Jasmine, that’s what our house smells like.
It’s not an urban jungle, my garden. Giving the jasmine company is the long-ish bed of some plant I like to simply call spinach (for no reason) with delicately coloured pretty flowers.
We made dinner with loving hands, hungry voices and happy noses; we sat adjacent to each other and ate from our porcelain plates. Now, washing up has stopped being a chore, and so has cooking. We walked off our dinner along Champak-lined streets, its fragrance seducing my fiesty curls. The beauty of repetition dawns when we walk arm in arm, the way we know how we fit. Our bedroom smells of Sampige too, thanks to the thoughtful Chembakam outside our window.
On lazy Sunday afternoons, I make small talk with all our bookshelf people, though of course I like mine better than his. They watch me, like an audience, from a world of their own. Neatly overflowing, my books always find their way back home to the bookshelf. His books are elite and you cannot open one at random; you need a certain standing in society to mingle with them.
Our TV watches, him, me, and everything we do, through her omniscient eye. She wants us to know that she is ready to play a movie, any movie we fancy watching. She wants us to watch her channels perform but she knows that’s out of the question.

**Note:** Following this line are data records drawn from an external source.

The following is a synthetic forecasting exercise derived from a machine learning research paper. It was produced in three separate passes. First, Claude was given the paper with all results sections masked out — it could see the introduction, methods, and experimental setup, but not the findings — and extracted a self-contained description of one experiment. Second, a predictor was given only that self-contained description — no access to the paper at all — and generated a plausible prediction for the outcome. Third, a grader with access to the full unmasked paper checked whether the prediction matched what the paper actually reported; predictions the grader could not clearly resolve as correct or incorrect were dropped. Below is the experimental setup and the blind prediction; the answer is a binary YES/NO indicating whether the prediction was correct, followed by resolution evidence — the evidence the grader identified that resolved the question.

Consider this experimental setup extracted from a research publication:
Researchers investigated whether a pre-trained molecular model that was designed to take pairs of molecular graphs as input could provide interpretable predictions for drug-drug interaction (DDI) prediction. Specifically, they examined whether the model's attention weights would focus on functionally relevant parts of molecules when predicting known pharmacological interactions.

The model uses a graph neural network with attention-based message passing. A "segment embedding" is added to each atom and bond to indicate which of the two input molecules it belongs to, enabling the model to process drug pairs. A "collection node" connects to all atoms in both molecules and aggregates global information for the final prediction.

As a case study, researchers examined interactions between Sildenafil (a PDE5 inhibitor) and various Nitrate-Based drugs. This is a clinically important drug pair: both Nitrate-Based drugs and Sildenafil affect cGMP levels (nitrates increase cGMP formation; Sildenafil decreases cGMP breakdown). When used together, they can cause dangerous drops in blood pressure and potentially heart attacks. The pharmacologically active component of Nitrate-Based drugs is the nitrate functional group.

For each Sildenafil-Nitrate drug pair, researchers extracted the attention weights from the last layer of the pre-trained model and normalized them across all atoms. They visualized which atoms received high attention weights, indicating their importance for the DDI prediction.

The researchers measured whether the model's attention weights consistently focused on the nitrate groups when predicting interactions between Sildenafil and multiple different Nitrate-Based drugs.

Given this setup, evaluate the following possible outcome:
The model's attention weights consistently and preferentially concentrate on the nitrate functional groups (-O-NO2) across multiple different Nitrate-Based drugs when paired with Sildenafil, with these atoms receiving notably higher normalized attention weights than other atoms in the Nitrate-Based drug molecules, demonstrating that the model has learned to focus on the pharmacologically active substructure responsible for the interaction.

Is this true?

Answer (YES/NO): YES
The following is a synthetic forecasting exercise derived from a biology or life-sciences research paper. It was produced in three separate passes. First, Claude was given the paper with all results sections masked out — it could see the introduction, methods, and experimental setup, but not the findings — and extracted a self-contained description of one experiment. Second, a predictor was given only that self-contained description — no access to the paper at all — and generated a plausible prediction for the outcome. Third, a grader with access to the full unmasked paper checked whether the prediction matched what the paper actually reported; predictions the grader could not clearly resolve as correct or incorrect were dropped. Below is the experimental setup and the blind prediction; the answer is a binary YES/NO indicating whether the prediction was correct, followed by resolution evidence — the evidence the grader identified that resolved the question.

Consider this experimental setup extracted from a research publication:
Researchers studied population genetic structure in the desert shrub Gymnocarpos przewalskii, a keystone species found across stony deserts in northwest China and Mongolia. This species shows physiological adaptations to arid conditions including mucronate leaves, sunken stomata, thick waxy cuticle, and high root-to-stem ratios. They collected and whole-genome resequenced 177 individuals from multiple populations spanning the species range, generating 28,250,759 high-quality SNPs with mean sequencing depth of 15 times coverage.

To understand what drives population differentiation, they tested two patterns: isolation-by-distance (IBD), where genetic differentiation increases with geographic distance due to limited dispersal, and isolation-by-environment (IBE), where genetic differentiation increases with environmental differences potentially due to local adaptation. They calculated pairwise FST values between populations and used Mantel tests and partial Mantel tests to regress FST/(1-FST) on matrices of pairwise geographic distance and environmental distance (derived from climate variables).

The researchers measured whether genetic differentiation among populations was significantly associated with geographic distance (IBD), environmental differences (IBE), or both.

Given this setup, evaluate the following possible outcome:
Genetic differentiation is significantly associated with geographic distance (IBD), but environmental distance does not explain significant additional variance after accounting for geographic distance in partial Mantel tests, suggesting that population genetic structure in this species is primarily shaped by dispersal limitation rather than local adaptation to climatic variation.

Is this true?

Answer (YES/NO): NO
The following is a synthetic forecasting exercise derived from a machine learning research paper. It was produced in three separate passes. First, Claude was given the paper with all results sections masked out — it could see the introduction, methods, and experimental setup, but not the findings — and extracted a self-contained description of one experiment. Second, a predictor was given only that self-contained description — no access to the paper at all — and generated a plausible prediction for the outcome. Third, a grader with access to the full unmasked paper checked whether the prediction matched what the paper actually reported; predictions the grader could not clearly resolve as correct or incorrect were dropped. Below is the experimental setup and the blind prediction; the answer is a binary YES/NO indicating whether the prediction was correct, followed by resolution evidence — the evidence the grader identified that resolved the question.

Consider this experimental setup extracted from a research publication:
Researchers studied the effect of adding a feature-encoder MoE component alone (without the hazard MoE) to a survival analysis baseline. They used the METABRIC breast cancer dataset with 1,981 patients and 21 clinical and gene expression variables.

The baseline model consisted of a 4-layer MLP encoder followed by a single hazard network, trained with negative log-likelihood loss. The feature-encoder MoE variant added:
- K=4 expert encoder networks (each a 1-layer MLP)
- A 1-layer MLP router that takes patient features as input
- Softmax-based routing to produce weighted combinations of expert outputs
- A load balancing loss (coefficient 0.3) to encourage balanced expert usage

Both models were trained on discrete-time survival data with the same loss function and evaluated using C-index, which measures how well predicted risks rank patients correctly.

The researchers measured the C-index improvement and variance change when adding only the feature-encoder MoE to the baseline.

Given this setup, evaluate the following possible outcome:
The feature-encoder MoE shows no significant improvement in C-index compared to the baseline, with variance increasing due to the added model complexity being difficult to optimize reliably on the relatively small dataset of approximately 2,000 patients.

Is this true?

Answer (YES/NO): YES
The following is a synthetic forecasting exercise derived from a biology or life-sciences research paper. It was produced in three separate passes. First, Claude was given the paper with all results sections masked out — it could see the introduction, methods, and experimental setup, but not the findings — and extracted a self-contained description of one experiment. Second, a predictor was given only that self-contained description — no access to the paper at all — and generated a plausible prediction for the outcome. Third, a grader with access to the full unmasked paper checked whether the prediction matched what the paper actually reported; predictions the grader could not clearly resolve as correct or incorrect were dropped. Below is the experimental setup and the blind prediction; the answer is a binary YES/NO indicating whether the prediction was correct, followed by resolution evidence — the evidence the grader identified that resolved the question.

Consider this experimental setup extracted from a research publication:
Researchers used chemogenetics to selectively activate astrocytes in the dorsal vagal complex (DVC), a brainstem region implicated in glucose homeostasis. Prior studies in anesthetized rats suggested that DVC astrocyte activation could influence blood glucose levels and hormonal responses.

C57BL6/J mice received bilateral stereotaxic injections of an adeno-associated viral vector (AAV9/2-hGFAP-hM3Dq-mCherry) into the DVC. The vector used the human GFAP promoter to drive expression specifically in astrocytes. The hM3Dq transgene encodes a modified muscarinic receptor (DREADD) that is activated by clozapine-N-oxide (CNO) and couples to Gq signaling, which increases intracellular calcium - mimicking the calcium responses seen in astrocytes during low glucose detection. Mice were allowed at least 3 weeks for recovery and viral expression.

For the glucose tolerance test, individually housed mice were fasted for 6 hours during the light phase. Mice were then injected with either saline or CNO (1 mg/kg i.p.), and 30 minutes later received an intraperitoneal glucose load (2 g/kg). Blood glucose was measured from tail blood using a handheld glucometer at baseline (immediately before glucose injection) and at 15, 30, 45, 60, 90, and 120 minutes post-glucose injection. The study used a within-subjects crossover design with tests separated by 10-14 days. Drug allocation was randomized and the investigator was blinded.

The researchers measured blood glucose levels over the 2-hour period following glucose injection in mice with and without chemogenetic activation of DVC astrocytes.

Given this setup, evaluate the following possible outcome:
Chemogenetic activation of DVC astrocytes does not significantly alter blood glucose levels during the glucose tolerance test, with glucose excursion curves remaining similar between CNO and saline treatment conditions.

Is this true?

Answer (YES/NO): NO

Hence the offer we can’t refuse. Him, me and her end up sharing our suspension of disbelief. On a sofa, the right one, on whose purchase we spent quarter of a year, we sit comfortable, curves melting, bones cushioned, ready to fall asleep at the stench of the movie turning lousy.
As I lay there, an aside in my brain processes the things in our storeroom. I have two kinds of pickle, with another one waiting to be made. I have three homemade attempts at winemaking in different stages of completion. I could bake a cake this evening with a touch of improvisation. I take stock of supplies, the ones I need to use and the ones I need to buy. I don’t wonder what his brain is up to. The joy we sought has been found, like a dual-sim phone, we live together but still keep our heads separate.
We pay no maid because we love playing house. The chores aren’t divided between us, no one is responsible for anything but it’s an understanding that these need to get done, no matter who does it. Another understanding is that the other will step in without a word when required. We step out during the week, for beer, movie, play, fair or for an occasional mandatory sighting. We don’t have children yet, but we talk to them, about them. Our Future stands at earshot, listening.
The love has stabilised, it’s within the limits of expression now and our hearts aren’t bursting out of our chests. We are not a perfect match, we are not the dream partners, we don’t understand each other or share common interests. The respect, however, has grown, so has the camaraderie. Love is too commonplace to be mentioned. There is a sense of fitting well, a feeling that I previously thought only a pair of jeans could provide. We have our fights, of loudness so deaf followed by silence so loud. But we are both eager to make up and we are glad to have fought because the fight seems to have filed away yet another sharp edge. We fit better making our hugs a national convention of skin.
There is work, family, friends, bad drivers, opinions, things each of us doesn’t like to do, things we are forced to do, duties we forget, meetings we don’t make it to, points we cannot convince each other on and things we don’t appreciate to exasperate us as a couple. But, we seem to be gliding, our only surety that of being attached to the glider; me-mine-him, he-his-me. That everything can be dealt with as long as we stand by each other. That we are each other’s strength and weakness.
Distance has always been a part-time friend; the best part being the dream I could invent. Whatever life with him serves up now, it wouldn’t upset me for I have lived my tame Jasmine-scented dream. I am ready for my chaotic reality. This is how I smell a dream.